Catherine Deneuve, junto a un centenar de francesas, firmó en 2018 un manifiesto que defiende la galantería y critica el movimiento Me Too. ¿Cuál fue entonces su impresión? ¿Cree en una nueva civilidad sexual?
Esa carta tiene aspectos lamentables y desafortunados, que con razón conmocionaron a millones de mujeres. Las firmantes defendieron el derecho a importunar, pero importunar no es un derecho: no tenemos derecho a importunar a la gente y no tenemos derecho a acosarla.
Sobre la civilidad sexual, es la forma en que las relaciones íntimas se codifican, organizan, instituyen: cómo nos encontramos, cómo nos hablamos, cómo nos seducimos, cómo nos besamos y cómo hacemos el amor. ¿Tenemos derecho a ser galantes? ¿Tenemos derecho a seducir? ¿Tenemos derecho a piropear?
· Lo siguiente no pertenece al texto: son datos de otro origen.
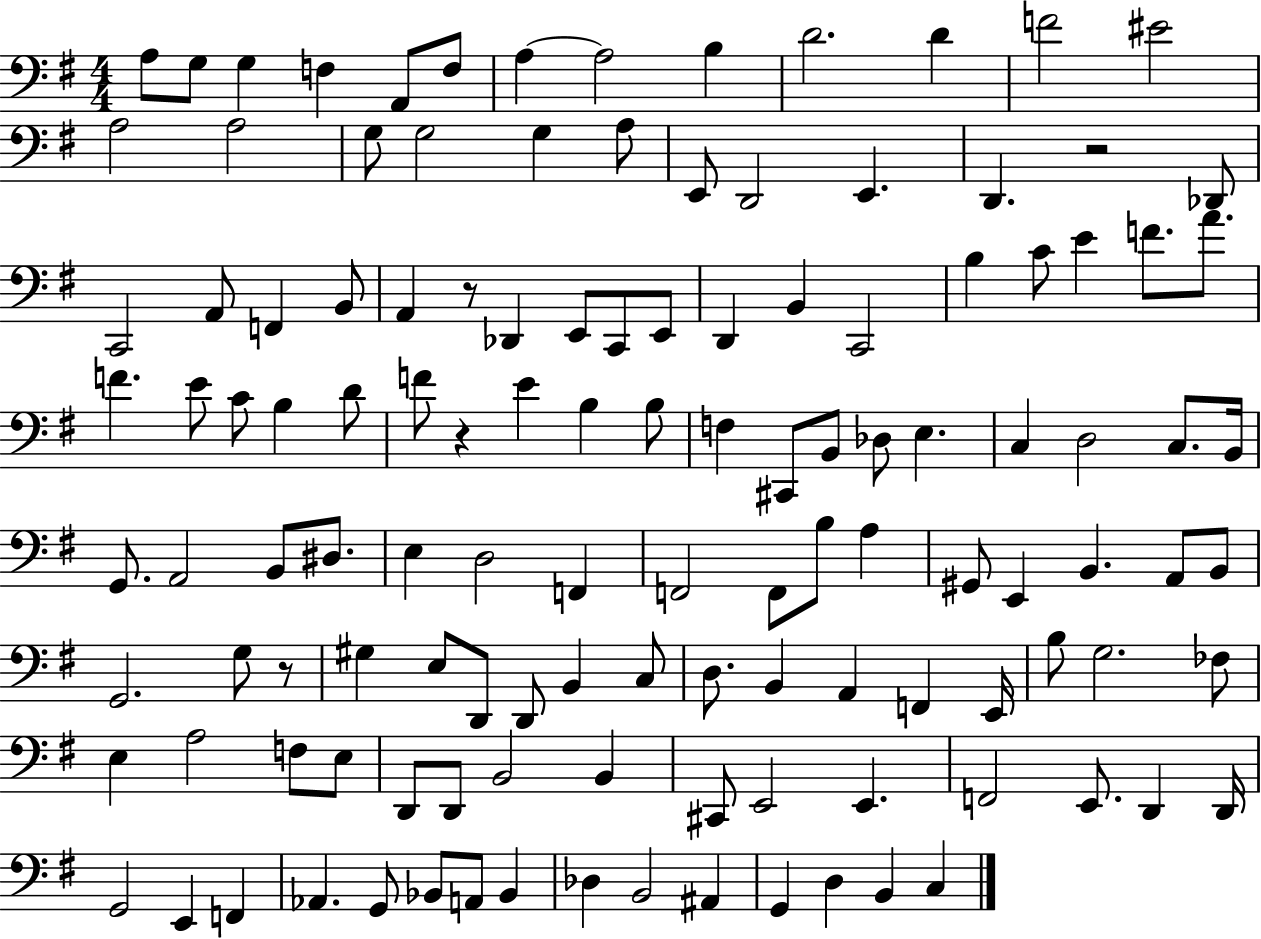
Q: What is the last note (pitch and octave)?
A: C3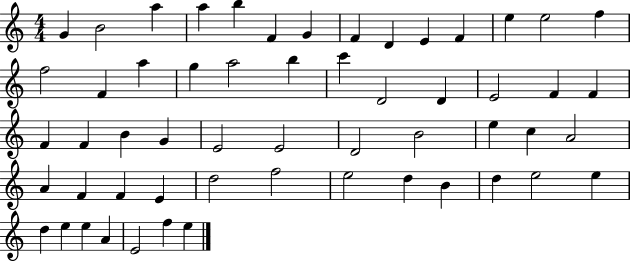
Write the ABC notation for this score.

X:1
T:Untitled
M:4/4
L:1/4
K:C
G B2 a a b F G F D E F e e2 f f2 F a g a2 b c' D2 D E2 F F F F B G E2 E2 D2 B2 e c A2 A F F E d2 f2 e2 d B d e2 e d e e A E2 f e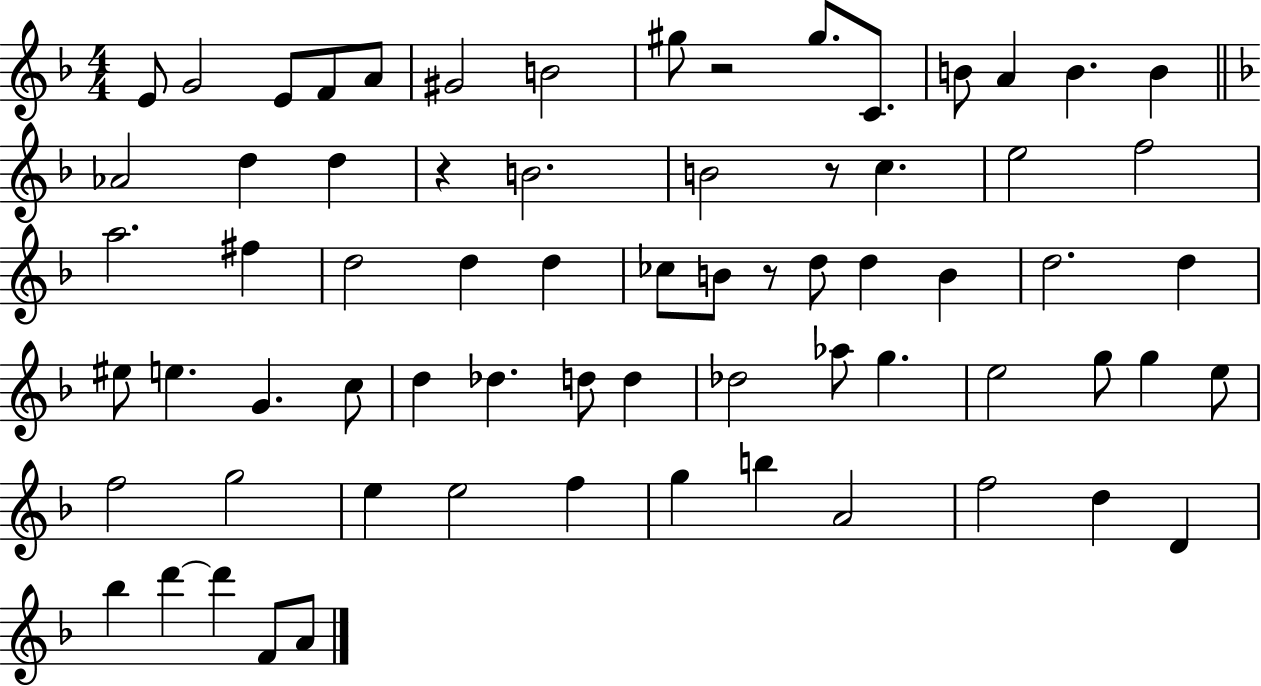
X:1
T:Untitled
M:4/4
L:1/4
K:F
E/2 G2 E/2 F/2 A/2 ^G2 B2 ^g/2 z2 ^g/2 C/2 B/2 A B B _A2 d d z B2 B2 z/2 c e2 f2 a2 ^f d2 d d _c/2 B/2 z/2 d/2 d B d2 d ^e/2 e G c/2 d _d d/2 d _d2 _a/2 g e2 g/2 g e/2 f2 g2 e e2 f g b A2 f2 d D _b d' d' F/2 A/2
Como los legisladores no pueden pronunciarse sobre todo, tenemos que pensar colectivamente en lo que podríamos llamar la nueva civilidad sexual: cómo las personas se conocen, cómo socializan y cómo, a veces, tienen relaciones íntimas.
Una pregunta que me hago en Hombres justos es si podemos piropear todo el día a una mujer con la que trabajamos. ¿Es posible, en nombre de la galantería? La respuesta, por supuesto, es no. No es posible pasarse el día llenando de cumplidos a una mujer, en el contexto del trabajo o del espacio público, porque eso se convierte en acoso. En esta nueva civilidad sexual, debemos pensar en el consentimiento y cómo este se expresa. Cómo decimos sí, cómo decimos no, cómo expresamos nuestro deseo. Todo esto es parte de lo que llamo la masculinidad del respeto: una masculinidad derivada del movimiento Me Too que trata de instalar la libertad y la igualdad en las relaciones íntimas.